太ももの内側をひき締めるエクササイズ。バレエのレッスン「ドゥミ・プリエ」と「グラン・プリエ」を応用して気になる太ももの内側をひき締めよう。

バレエの「ドゥミ・プリエ」の動きで内転筋をきたえる

太ももの内側のタプタプした脂肪が気になっている人も多いと思います。ここには内転筋という筋肉があり、この筋肉をきたえることによって、内もものひき締めが可能となります。

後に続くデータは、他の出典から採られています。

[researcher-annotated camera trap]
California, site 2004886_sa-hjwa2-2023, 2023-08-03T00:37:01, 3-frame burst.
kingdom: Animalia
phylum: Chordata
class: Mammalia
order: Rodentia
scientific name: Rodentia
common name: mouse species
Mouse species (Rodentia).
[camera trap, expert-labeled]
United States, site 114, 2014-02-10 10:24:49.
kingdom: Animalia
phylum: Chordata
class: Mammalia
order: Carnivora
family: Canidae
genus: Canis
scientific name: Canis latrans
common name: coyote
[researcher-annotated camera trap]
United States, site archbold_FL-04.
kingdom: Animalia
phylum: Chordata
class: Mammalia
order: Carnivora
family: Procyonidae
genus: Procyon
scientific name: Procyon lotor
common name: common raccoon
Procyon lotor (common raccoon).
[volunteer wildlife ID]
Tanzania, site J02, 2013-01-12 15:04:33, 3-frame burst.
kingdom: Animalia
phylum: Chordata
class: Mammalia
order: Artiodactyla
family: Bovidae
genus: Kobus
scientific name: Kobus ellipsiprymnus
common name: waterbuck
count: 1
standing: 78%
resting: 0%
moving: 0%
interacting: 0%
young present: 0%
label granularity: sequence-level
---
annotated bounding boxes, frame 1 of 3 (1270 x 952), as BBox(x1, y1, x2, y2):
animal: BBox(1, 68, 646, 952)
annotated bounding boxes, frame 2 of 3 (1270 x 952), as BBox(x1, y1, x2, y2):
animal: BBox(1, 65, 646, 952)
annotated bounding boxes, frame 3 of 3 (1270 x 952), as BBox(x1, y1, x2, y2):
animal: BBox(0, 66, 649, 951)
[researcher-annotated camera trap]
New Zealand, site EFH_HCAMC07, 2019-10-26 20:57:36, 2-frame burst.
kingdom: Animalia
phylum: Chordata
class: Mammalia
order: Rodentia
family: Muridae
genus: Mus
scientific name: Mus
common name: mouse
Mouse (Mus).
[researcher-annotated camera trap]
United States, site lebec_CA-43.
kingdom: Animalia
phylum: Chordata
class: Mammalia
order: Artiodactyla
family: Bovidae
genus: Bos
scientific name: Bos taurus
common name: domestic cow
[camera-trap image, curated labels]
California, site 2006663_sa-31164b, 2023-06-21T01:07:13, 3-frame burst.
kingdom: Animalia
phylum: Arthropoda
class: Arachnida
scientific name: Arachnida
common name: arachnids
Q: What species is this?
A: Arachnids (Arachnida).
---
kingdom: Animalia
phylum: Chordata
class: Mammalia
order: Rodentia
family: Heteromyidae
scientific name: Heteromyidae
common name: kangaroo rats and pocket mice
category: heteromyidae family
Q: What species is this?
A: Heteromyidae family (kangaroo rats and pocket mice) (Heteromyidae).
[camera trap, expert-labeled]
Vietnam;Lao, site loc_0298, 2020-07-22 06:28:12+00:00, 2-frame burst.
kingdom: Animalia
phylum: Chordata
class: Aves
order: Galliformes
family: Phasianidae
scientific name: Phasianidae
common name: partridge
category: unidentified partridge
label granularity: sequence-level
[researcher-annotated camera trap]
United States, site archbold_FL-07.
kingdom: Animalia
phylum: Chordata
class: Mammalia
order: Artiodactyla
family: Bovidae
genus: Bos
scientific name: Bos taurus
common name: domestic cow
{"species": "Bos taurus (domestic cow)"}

内転筋をきたえるには、ひざを閉じるような動作の入る運動が有効です。ここで紹介するエクササイズは、バレエの「ドゥミ・プリエ」という動きです。内ももをしっかり締めることを意識しながら行いましょう。

[STEP.1]
背筋を伸ばして立ち、バーの代わりにテーブルなどに片手を置き、反対の手は肩より低い位置に伸ばします。足のつけ根からつま先まで足全体を外側に開いて、両足のかかとをつけます。

[STEP.2]
息を吸いながら、尾てい骨を真下に下ろすつもりで、お尻をつき出さないように、ゆっくりとひざを曲げます。その後、息を吐きながら足の裏で床を押し、内ももをひき締めることを意識しながら、ゆっくりとひざを伸ばします。これを10回くり返します。

美しくひき締まったレッグラインをめざすエクササイズ

このエクササイズも、先に紹介した内転筋をきたえるエクササイズと同じように、バレエの「ドゥミ・プリエ」から「グラン・プリエ」の応用です。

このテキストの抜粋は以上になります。